▸ Directives:
(1) Transcribe the part of the ferry trip post below that runs from "Getting onboard and" to "turn it off.".
(2) In the ferry trip post below, what was the name of the ferry?

Many apologies for the delay in posts…I attempted to put some pictures up from my phone app at the start of the week but it seems to be incurably broken and refuses to let me update anything.
…and I was doing SO well!!!
So…it was Friday 27th July, I’d finished work for a week, and I was driving down to Portsmouth with my little sister at my side. We were on our way to Brittany!
We’d booked a few nights at a couple of campsites and we had a loose plan for the next few days…
In the end, our plans went completely awry (a growing trend in my trips out in Red!) but it didn’t matter because we got to spend time with people we love and we had an awful lot of fun at the same time!
We arrived at Portsmouth with plenty of time and so we had to sit waiting in queues for about two hours. We did a lot of people watching, danced around the van to some rather banging tunes (I have no idea what station we had found on the radio, but it was EPIC), sorted out our documents and I got to smoke a few calming cigarettes. It also gave me time to apply my headlight deflectors (you can’t have them on whilst driving in Britain, and you can’t drive in France without them – no matter what time of day. Subsequently, the ferry queues are an ideal place to fix these on), which caused me no end of confusion. You get a little key to figure out how to apply them to your particular headlights, but I didn’t find it very easy to use and I was really worried that I was cutting too much off.
As we sat there we realised we were missing the London 2012 opening ceremony, which I saw as a minor achievement. Steph disagreed. But before long we were boarding the ferry where we could watch (or not watch, as I elected to do) millions of flags wandering around the flatscreen TVs in the lounges, whilst listening to the commentary. In French.
Getting onboard and in-lane was far easier than I was expecting, and the staff were really helpful. Lucky really, seeing as I left one of the interior lights on. They called us over the PA system and took us back down to the garage to turn it off.
The ferry (The Mont St. Michel) was awesome! We checked out our little cabin (including en suite with a shower!), and tried to figure out how the beds worked and where the ladder was hiding (behind the door), then we went to stand on deck and wave goodbye to England.
Unfortunately, we found the snack bar (and some rather tasty pizza) before we found the restaurant so we managed to do ourselves out of some really nice food. Then it was time to explore the amenities.
The shop was fabulous and really well stocked with loads of reasonably priced alcohol (my main interest) and lots and lots of perfume that didn’t seem to be any cheaper than back home. I was utterly spoilt for choice and ended up not buying anything, thinking that I’d buy lots of delicious wine once I actually got to France itself…shopping mistake #1.

▸ Raw records:

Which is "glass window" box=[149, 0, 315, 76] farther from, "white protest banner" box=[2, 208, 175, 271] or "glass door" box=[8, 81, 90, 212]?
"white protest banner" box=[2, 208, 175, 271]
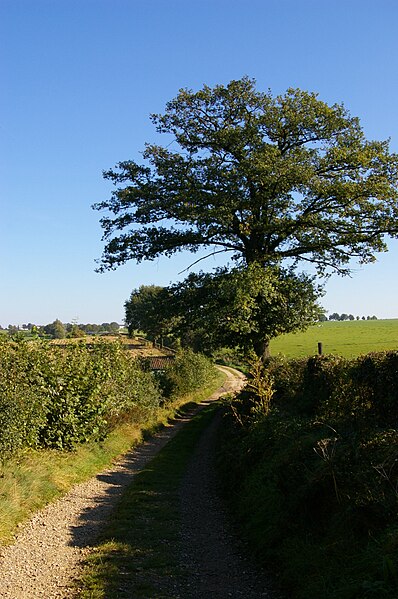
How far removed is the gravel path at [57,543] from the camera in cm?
697

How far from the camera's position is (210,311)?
72.9 ft

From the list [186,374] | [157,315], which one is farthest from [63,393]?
[186,374]

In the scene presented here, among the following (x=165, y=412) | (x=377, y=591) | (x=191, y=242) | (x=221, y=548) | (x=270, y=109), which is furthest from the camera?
(x=165, y=412)

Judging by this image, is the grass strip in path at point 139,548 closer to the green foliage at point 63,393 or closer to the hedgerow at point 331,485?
the hedgerow at point 331,485

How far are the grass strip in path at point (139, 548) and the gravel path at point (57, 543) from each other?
0.98 feet

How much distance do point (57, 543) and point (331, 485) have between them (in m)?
4.95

▸ Full answers:
(1)
Getting onboard and in-lane was far easier than I was expecting, and the staff were really helpful. Lucky really, seeing as I left one of the interior lights on. They called us over the PA system and took us back down to the garage to turn it off.

(2) The Mont St. Michel